§ **RECORDS SUPPLIED**:

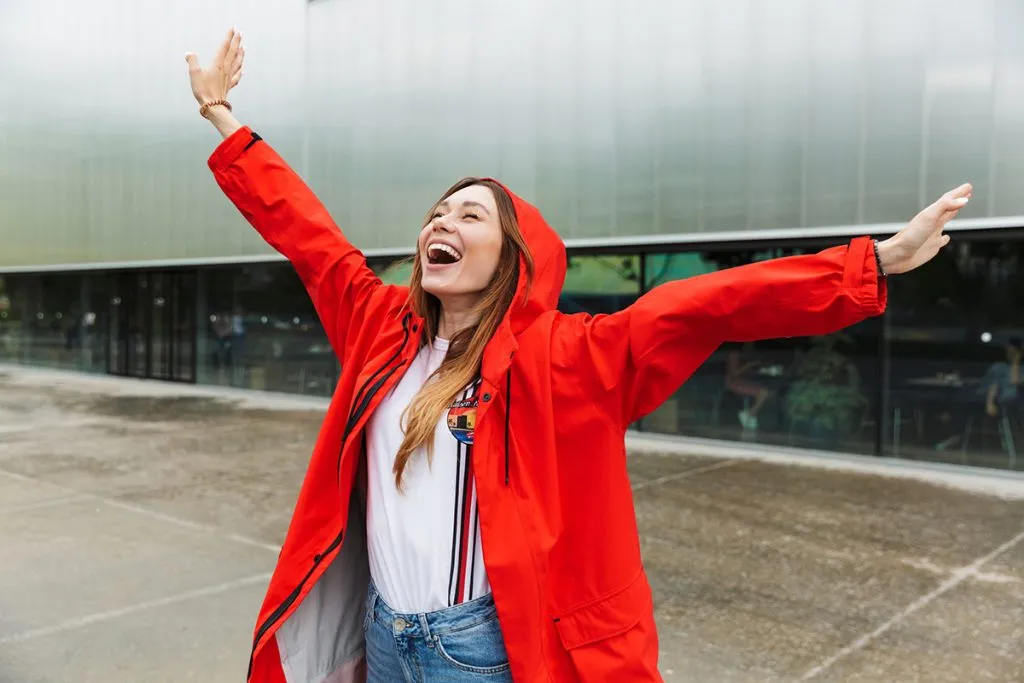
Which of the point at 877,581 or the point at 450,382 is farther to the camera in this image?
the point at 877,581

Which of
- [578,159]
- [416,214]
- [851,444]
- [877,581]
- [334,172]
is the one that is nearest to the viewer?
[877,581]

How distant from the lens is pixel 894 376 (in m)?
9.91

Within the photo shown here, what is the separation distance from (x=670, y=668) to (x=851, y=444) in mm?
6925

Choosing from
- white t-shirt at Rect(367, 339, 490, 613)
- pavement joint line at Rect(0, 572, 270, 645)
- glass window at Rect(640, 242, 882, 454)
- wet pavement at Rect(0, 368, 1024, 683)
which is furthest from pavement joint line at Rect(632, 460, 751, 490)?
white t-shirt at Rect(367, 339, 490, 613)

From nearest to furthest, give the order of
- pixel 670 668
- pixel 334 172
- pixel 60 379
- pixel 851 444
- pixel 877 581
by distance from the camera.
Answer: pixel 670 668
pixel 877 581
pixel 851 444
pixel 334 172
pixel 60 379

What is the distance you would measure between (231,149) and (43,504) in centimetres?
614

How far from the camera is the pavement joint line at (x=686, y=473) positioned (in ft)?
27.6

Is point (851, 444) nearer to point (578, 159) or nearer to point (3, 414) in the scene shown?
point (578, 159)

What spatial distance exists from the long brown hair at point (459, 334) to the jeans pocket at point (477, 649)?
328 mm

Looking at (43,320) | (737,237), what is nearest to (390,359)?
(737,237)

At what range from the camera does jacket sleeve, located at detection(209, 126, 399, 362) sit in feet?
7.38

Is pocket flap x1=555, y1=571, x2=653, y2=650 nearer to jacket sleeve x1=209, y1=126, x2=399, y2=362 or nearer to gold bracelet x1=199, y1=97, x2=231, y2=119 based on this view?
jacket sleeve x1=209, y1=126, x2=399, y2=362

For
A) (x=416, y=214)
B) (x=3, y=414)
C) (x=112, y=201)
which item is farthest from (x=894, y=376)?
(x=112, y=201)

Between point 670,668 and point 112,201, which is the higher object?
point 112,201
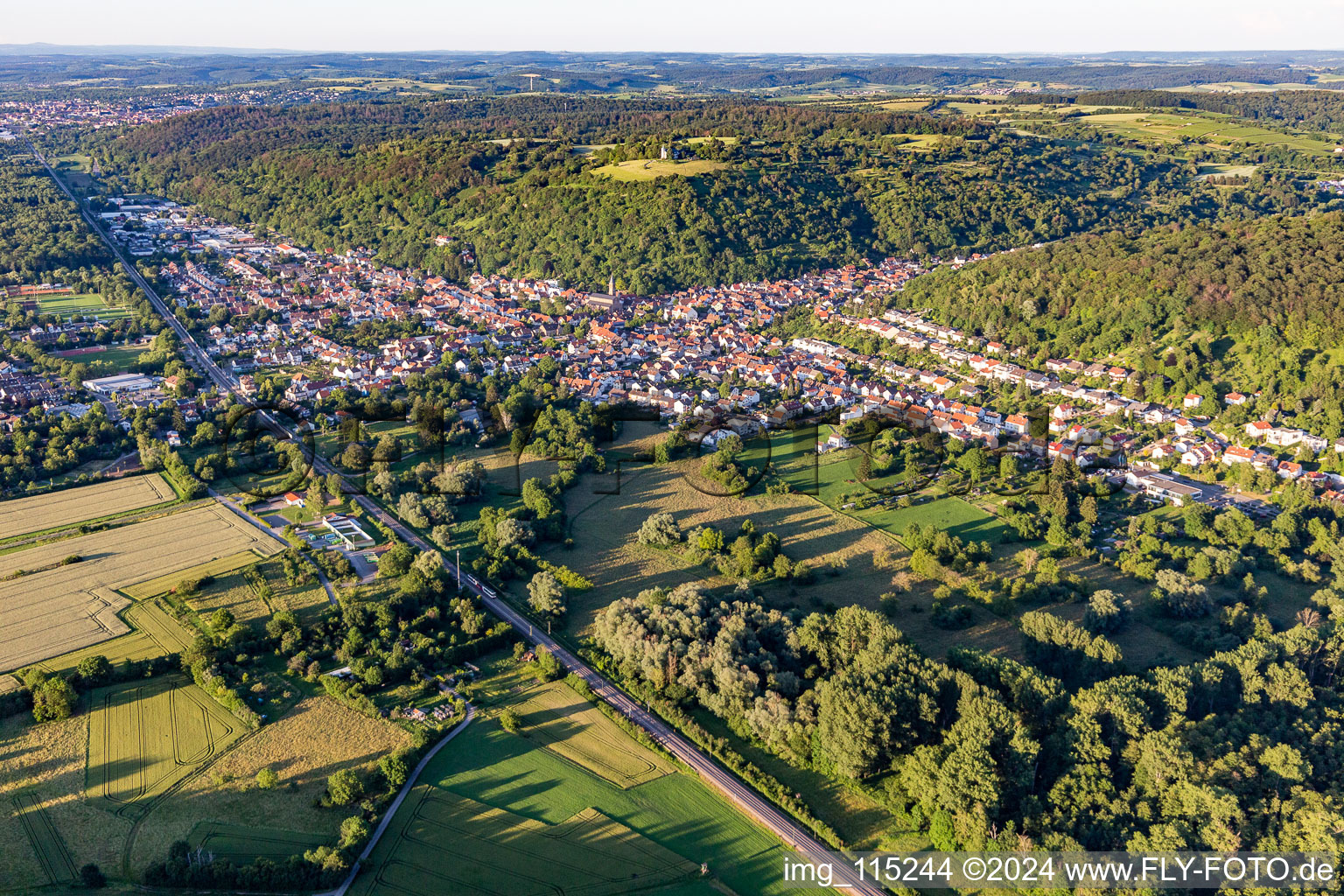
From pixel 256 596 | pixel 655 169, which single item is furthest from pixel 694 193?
...
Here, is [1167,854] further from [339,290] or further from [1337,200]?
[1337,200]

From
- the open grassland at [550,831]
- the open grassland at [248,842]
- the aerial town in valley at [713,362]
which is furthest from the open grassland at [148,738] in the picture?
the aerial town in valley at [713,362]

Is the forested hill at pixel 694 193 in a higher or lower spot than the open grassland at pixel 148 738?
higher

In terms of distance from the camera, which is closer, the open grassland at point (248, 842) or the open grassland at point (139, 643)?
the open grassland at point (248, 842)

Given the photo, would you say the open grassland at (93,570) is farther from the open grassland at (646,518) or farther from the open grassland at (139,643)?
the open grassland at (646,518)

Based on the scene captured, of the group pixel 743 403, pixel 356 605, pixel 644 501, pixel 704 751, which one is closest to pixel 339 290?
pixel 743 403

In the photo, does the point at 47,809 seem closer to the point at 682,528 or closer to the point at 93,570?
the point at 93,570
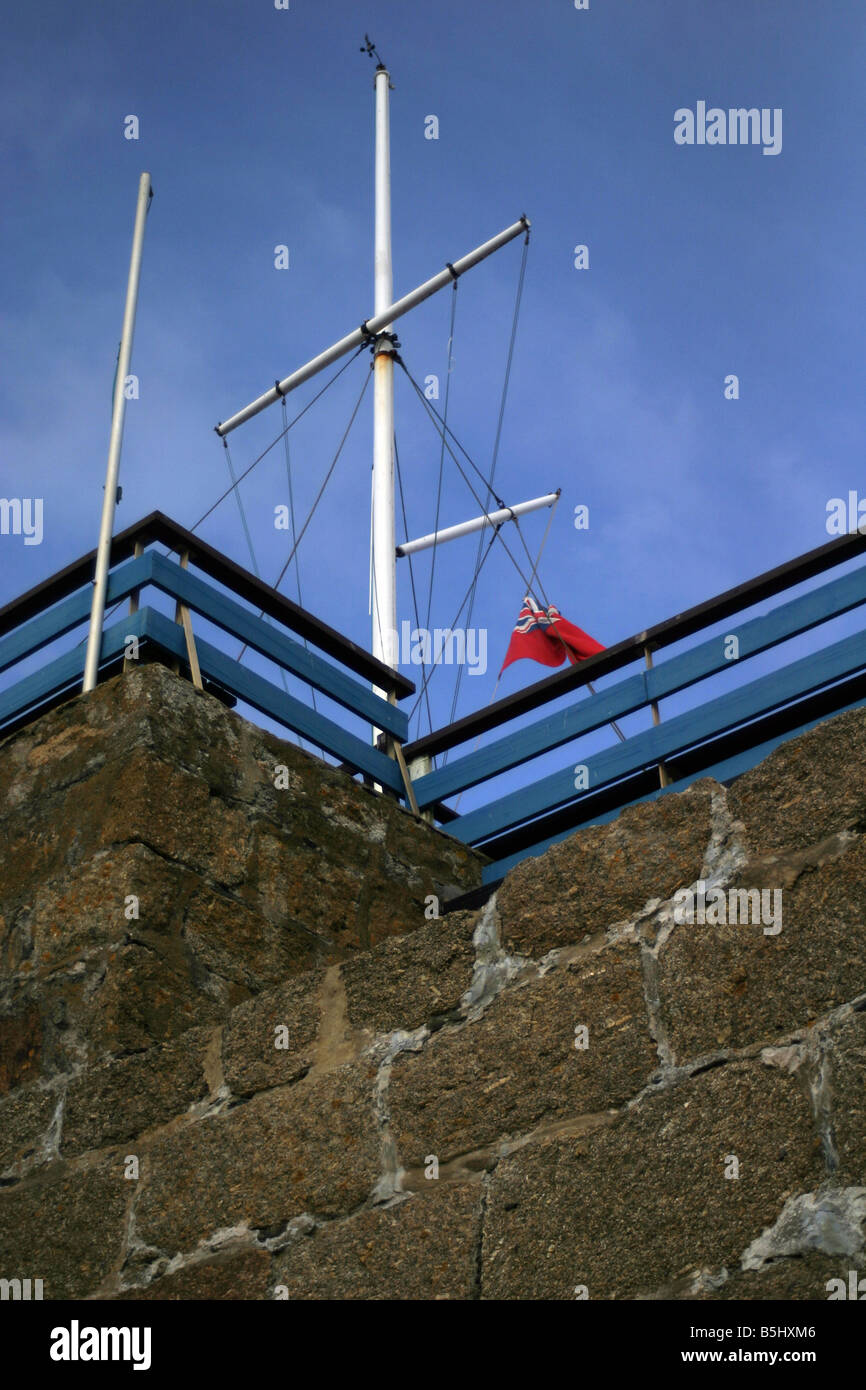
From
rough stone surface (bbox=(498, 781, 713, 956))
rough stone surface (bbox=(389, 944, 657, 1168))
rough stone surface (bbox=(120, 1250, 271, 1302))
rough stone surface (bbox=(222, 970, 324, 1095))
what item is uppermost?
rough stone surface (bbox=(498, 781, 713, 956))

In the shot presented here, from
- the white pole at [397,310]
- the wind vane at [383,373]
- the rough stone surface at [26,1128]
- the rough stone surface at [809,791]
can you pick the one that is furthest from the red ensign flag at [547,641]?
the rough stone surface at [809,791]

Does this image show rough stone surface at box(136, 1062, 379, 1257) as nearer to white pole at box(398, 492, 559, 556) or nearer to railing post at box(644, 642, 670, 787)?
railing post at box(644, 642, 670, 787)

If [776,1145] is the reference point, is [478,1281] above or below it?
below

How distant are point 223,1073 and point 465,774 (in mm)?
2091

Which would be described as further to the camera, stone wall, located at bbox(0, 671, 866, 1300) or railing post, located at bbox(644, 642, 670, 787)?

§ **PROBLEM TO SOLVE**:
Update the listing from the line with "What spatial distance" to the line with "From pixel 256" by replacing "gold bracelet" with "silver bracelet", changing nothing else. Return only those lines, and leave the pictures out.

§ **ANSWER TO THIS EXERCISE**:
What spatial distance exists from the long brown hair at point (459, 334) to the jeans pocket at point (477, 649)?
328 mm

Looking at (43,320) | (737,237), what is nearest to (390,359)?
(737,237)

At what range from the camera does jacket sleeve, located at detection(209, 126, 399, 362) sit in feet?
7.38

Is pocket flap x1=555, y1=571, x2=653, y2=650 nearer to jacket sleeve x1=209, y1=126, x2=399, y2=362 or nearer to silver bracelet x1=199, y1=97, x2=231, y2=119 based on this view?
jacket sleeve x1=209, y1=126, x2=399, y2=362

For
A) (x=416, y=214)
B) (x=3, y=414)
C) (x=112, y=201)
which item is farthest from (x=894, y=376)?
(x=112, y=201)

Between point 670,668 and point 112,201, which is the higher object?
point 112,201
From pixel 256 596 | pixel 655 169, which single item is furthest from pixel 694 193?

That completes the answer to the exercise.